### EXTRAIT À LIRE
Gestion du temps judiciaire :

Projet de lignes directrices sur le respect du délai raisonnable par les experts judiciaires

La CEPEJ prépare actuellement avec son groupe de travail SATURN un projet de lignes directrices sur le respect du délai raisonnable par les experts judiciaires.

L’EEEI a été appelée à donner son point de vue sur un premier texte dont il apparaît qu’il s’appliquerait uniquement aux experts judiciaires désignés par un tribunal ce qui exclurait de son champ d’application les trois pays qui ne connaissent que des experts judiciaires désignés par les parties et une partie des procédures qui se déroulent dans 36 pays dont le système judiciaire connait à la fois des experts nommés par un tribunal et des experts désignés par les parties.

Ces lignes directrices ici brièvement résumées touchent tout à la fois :

  • la sélection de l’expert pour laquelle ce dernier doit limiter sa demande d’inscription aux seules rubriques de la nomenclature pour lesquelles il a une véritable connaissance professionnelle ;
  • la formation qui doit porter sur les principes directeurs du procès, le respect du délai raisonnable mentionné à l’article 6-1 de la CEDH ainsi que sur l’animation de groupe et la gestion des conflits ;
  • le choix de l’expert pour lequel l’expert doit renseigner le juge sur sa charge de travail, être rapide pour accepter ou refuser la mission, prêter un serment qui mentionne expressément le devoir de diligence et de célérité ;
  • la mission qui peut être allégée dans les affaires simples, redéfinie dans les affaires complexes lors d’une première réunion au cours de laquelle le calendrier sera évoqué ;
  • la conciliation qui, si elle intervient, doit être signalée sans délai au juge ;
  • les délais d’exécution qui doivent être respectés lorsqu’ils auront été fixés sauf demande de prorogation ;
  • l’exécution de la mesure pour laquelle l’expert devra prendre en compte les accords passés entre les compagnies d’experts et les ordres d’avocats pour la fixation des délais de convocation, fixer un calendrier prévisionnel lors de la première réunion en tenant compte des délais optimaux pour la définition des différentes phases, informer le juge de l’avancement des travaux et dans les plus brefs délais des difficultés rencontrées.
  • l’avis de l’expert qui doit répondre à toutes les questions posées et seulement à celles-ci au besoin après la rédaction d’un pré-rapport dont l’utilisation est vivement encouragée pour obtenir les observations des parties.

### ÉNONCÉ DU PROBLÈME
Rédigez la suite du texte sur le projet de lignes directrices de la CEPEJ relatif aux experts judiciaires, en reprenant après sa dernière phrase.

### DONNÉES FOURNIES
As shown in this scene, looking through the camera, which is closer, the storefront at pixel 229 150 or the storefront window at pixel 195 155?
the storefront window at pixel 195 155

### RÉPONSE RÉDIGÉE
  • l’allègement du rapport qui ne doit comporter que les pages utiles à la solution du litige et se trouver expurgé des pièces qui sont connues du tribunal et des parties
  • le recours aux TIC pour que les experts puissent faire connaître en temps réel leurs disponibilités, pratiquer des échanges dématérialisés avec les parties, leurs conseils et les juges via une plateforme garantissant la confidentialité des échanges, la conservation des actions et des pièces, la certitude des dates de dépôt des pièces et de leur ouverture.

L’EEEI va adresser de premières observations qui seront complétées par celles de nos membres travaillant dans des systèmes où l’expert est désigné par les parties.

Il est  demandé dès à présent une  définition claire du champ d’application et une rédaction adaptée aux experts désignés par les parties si la CEPEJ souhaite couvrir tous les États membres et toutes les procédures d’expertise.  S’agissant des lignes directrices à l’usage des  seuls experts désignés par le tribunal,  il est apparu nécessaire d’insister sur la création d’un service de contrôle des expertises doté des moyens techniques et humains pour jouer pleinement son rôle et d’inviter les États à promulguer des procédures qui concilient mieux qu’elles ne le font actuellement le respect du délai raisonnable et le respect du principe de contradiction.

Il est suggéré enfin de remplacer le titre actuel par celui de « lignes directrices sur le respect du délai raisonnable dans les expertises judiciaires » afin de souligner que le non- respect des délais a des causes multifactorielles qui ne se limitent pas à un défaut de diligence de l’expert.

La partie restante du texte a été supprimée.